**RECORDS TO PROCESS**
━━━━━━

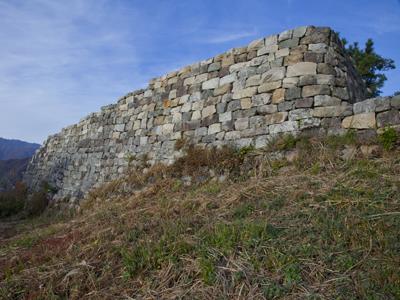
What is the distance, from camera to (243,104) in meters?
6.20

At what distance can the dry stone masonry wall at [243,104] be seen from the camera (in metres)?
5.30

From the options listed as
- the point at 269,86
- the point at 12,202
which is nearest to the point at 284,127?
the point at 269,86

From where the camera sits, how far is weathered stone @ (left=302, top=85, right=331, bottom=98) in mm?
5316

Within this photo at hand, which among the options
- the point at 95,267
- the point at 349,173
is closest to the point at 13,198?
the point at 95,267

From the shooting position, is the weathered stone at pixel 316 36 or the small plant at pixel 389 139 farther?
the weathered stone at pixel 316 36

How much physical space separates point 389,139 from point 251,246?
2.85m

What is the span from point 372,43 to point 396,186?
39.6 feet

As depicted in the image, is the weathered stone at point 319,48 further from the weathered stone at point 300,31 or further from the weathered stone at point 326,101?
the weathered stone at point 326,101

━━━━━━

**WHAT IS NEEDED**
Write out all of the material above word for word, but leave out the pictures.

**RESPONSE**
What is the distance, from camera to (243,104) in meters?
6.20

At what distance can the dry stone masonry wall at [243,104] be seen from the camera (in metres)?
5.30

From the options listed as
- the point at 269,86
- the point at 12,202
which is nearest to the point at 284,127?
the point at 269,86

From where the camera sits, how far is weathered stone @ (left=302, top=85, right=331, bottom=98) in mm?
5316

Within this photo at hand, which among the options
- the point at 95,267
- the point at 349,173
is closest to the point at 13,198?
the point at 95,267

From the shooting position, is the weathered stone at pixel 316 36 or the small plant at pixel 389 139 farther?
the weathered stone at pixel 316 36

How much physical space separates point 389,139 from point 251,246?
2.85m

What is the span from point 372,43 to point 396,186?
39.6 feet

As depicted in the image, is the weathered stone at point 319,48 further from the weathered stone at point 300,31 or further from the weathered stone at point 326,101?
the weathered stone at point 326,101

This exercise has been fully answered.